Neighborhood Electric Vehicles (NEVs)
Current law does not specifically address Neighborhood Electric Vehicles, and it has been the policy of the Idaho Transportation Department to exclude these types of vehicles from registration or titling requirements. This policy was based on the restricted speed attainable, and the fact that they do not conform to federal safety regulations for passenger vehicles.

The new law provides a description of an NEV, and requires conformance to federal regulation 49 CFR part 571, regarding standards for low-speed vehicles. These NEV's now must be titled and registered the same as any passenger car.

Dealers that sell these vehicles also must be licensed by ITD, the same as all motor vehicle dealers.

Neighborhood electric vehicles are self propelled, electrically powered four wheeled motor vehicles that are emission free. They generally are designed to carry two or more persons in (not on) the vehicle, and are primarily, but not exclusively, designed to make short trips for shopping, social, and recreational purposes (typically within retirement or other planned communities).

Operators of these vehicles will be required to meet the same requirements as any other driver, requiring insurance, a valid driver's license, and compliance with all the laws of operation of a vehicle.

The bill restricts operation of these vehicles to state highways posted at no more than 25 mph, prohibits crossing of state highways with a posted speed limit greater than 25 mph, and makes it unlawful for these vehicles to cross an uncontrolled intersection of highways that is part of the state highway system.

Air Search & Rescue Operations
The notification and coordination of aerial search and rescue missions for overdue or missing aircraft will be transferred from ITD’s Division of Aeronautics to the Idaho National Guard.

Response notification and coordination for all other (non-aviation) types of emergencies is under the jurisdiction of the Bureau of Homeland Security, which can lead to redundancy and confusion during a search and rescue mission. Consolidating the two existing systems simplifies the procedure for local organizations and agencies.

Snow tires with heavy weight studs
In an effort to prevent excessive wear on Idaho highways, the 2003 Legislature approved new limits on studs inserted into snow tires for additional traction. Implementation was delayed until July 1, 2005, to allow commercial tire retailers to reduce their stock of studded tires.

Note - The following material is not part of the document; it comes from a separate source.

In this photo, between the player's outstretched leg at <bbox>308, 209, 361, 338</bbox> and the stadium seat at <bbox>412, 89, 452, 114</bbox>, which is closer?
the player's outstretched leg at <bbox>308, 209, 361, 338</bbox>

Under the law, new tires cannot be sold if they contain studs that protrude more than six-hundredths of an inch (.06) from the surface of the tire and weigh more than 1.5 grams (if the stud is size 14 or less). Studs that are size 15 or 16 can weigh no more than 2.3 grams, and studs that are size 17 or larger cannot exceed three grams.

Part of the legislation that became effective in 2004 authorizes the use of studded tires between Sept. 30 and May 1, unless otherwise authorized by the Idaho Transportation Board.

Motorists may continue to drive on tires that have the longer, heavier studs but will not be able to purchase replacements in Idaho when those tires wear out.

Other transportation laws enacted this year

H0056 – The fees for snowmobile user certificates have been increased by $1 and the fees shall be deposited in a new Snowmobile Search and Rescue Fund to be used by the Idaho State Police to defray costs of search and rescue operations for lost snowmobilers

H0187 – New Basque Heritage Special Plate program (effective 1/1/06)

H0208 – Motor vehicle accident reports – Raises the amount of vehicle or property damage caused by an accident from $750 to $2,000 before the driver must report the accident to law enforcement. All accidents involving injury or death must still be reported. (effective 1/1/06)

H0402 – School bus drivers must now obtain a new “S” endorsement on their commercial driver’s license which will include a school bus knowledge test ($3), may include a skills test ($55) and possibly an “add endorsement” fee ($11.50). The bill also adds new requirements for Commercial Driver’s License.

S1081 – Will allow ITD to implement Electronic Bid Bonding when the industry is ready to begin bidding online.

S1091 – New science/technology specialized license plate program. (effective 1/1/06)

S1179 – Motorcycle registration fees will increase from $9 to $15.